How do you know when it is time to split Eriocaulon Australia Red? Is there a point if you do not split them they will die? Do they flower like some of the other Eriocaulon Sp?

New to growing Eriocaulon. Growing Mini, Goias and Australia Red.


----------



## Coralite (Nov 29, 2008)

For starters, _Eriocaulon_ sp. Australia Red is not an Erio at all, it is more likely a _Trithuria_ species and we shouldnt expect it to grow or bloom the same way that good card carrying true Erios do. I have not yet split my first bush of this species but I suppose that you will know it when the time to split is right.


----------



## ashappard (Jun 3, 2006)

feel free to split them when you feel comfortable. I have one of my older plantlets which has not been split and is quite bushy. I don't think it is dangerous to the health not to split them but that is only my experience with the one plantlet I have let go.

splitting still makes me a bit nervous, just use caution. You'll be amazed at the number of plantlets you can untangle from a bush. Splitting is a good way to get a larger collection, but its not necessary I think.

I also have never seen one flower in my tanks, and as coralite pointed out - these are not erios, so I dont have the same worries there with flowering and dying underwater.

I hope reasheed (mrkookm) can chime in and say if he has had submerged flowers from this sp. I know he's kept them for quite a while and is accomplished at propagating them.


----------



## Coralite (Nov 29, 2008)

I would add that splitting the Erio red plants would probably stimulate growth as it allows the leaves and roots to receive more light, flow and nutrients.


----------



## ashappard (Jun 3, 2006)

*Trithuria split today :*

I decided to split a large clump of Trithuria today, and thought of this thread afterwards.
here's a pic of the product of the split, you can see there's a lot more to do - but I'll let it sit a month first.

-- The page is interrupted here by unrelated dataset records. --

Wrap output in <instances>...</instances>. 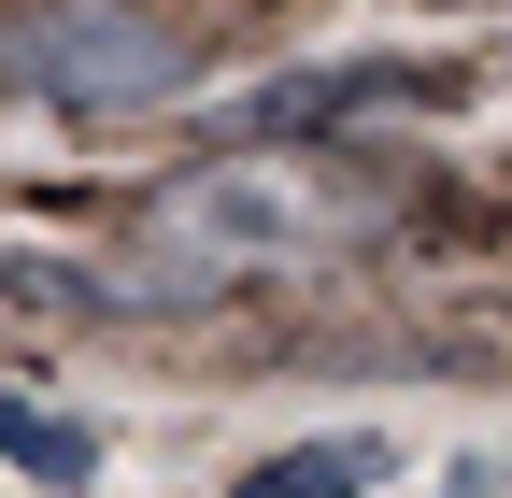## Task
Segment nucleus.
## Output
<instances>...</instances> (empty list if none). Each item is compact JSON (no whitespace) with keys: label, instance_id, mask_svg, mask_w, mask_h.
Wrapping results in <instances>:
<instances>
[{"label":"nucleus","instance_id":"nucleus-1","mask_svg":"<svg viewBox=\"0 0 512 498\" xmlns=\"http://www.w3.org/2000/svg\"><path fill=\"white\" fill-rule=\"evenodd\" d=\"M0 72L43 100H171L185 86V29H157L143 0H29L0 29Z\"/></svg>","mask_w":512,"mask_h":498},{"label":"nucleus","instance_id":"nucleus-2","mask_svg":"<svg viewBox=\"0 0 512 498\" xmlns=\"http://www.w3.org/2000/svg\"><path fill=\"white\" fill-rule=\"evenodd\" d=\"M157 228L185 242V285H228V271H271L299 242V185H285V157H228L200 185H171Z\"/></svg>","mask_w":512,"mask_h":498},{"label":"nucleus","instance_id":"nucleus-3","mask_svg":"<svg viewBox=\"0 0 512 498\" xmlns=\"http://www.w3.org/2000/svg\"><path fill=\"white\" fill-rule=\"evenodd\" d=\"M370 100H413V72H285V86L242 100V129L256 143H313V129H342V114H370Z\"/></svg>","mask_w":512,"mask_h":498},{"label":"nucleus","instance_id":"nucleus-4","mask_svg":"<svg viewBox=\"0 0 512 498\" xmlns=\"http://www.w3.org/2000/svg\"><path fill=\"white\" fill-rule=\"evenodd\" d=\"M0 470H43V484H86L100 470V442L72 413H29V399H0Z\"/></svg>","mask_w":512,"mask_h":498},{"label":"nucleus","instance_id":"nucleus-5","mask_svg":"<svg viewBox=\"0 0 512 498\" xmlns=\"http://www.w3.org/2000/svg\"><path fill=\"white\" fill-rule=\"evenodd\" d=\"M384 470H399L384 442H299V456L256 470V498H328V484H384Z\"/></svg>","mask_w":512,"mask_h":498}]
</instances>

I wish I'd had the idea to photograph the clump before splitting, 
you can roll the clump a bit with your fingers and feel the individual lumps that 
will untangle easily. Trying to get every plantlet untangled sometimes results in 
damage (for me at least) so I take the easy route and only tease out the ones 
that seem ready to go. I just grab the lump and wiggle it out, trying to avoid 
damage to roots and leaves.

sorry for the messy state in the pic / waterspots etc - doing a trim and replant 
and things get stirred up.


----------



## trithuria (Jul 1, 2009)

*Re: Trithuria*

I am trying to get Trithuria plants to grow in my aquarium. Is there a good place to find them commercially? Also, has anyone been able to get their Trithuria plants to flower in an aquarium?


----------



## Coralite (Nov 29, 2008)

Wow, that's a lot of trithuria you got there, it'll look like an awesome little field of *****'s blood when it grows in.


----------



## ashappard (Jun 3, 2006)

trithuria said:


> I am trying to get Trithuria plants to grow in my aquarium. Is there a good place to find them commercially? Also, has anyone been able to get their Trithuria plants to flower in an aquarium?


commercially, I know some overseas exporters can ship them. In the states I'm not sure. Its easiest to get them from other hobbyists in forums like this. I've not seen them flower in an aquarium yet. I'm not sure they will flower submersed but cant say for certain.



Coralite said:


> Wow, that's a lot of trithuria you got there, it'll look like an awesome little field of *****'s blood when it grows in.


its practically weedy. every month you can more than double the headcount if you don't split too aggressively.


----------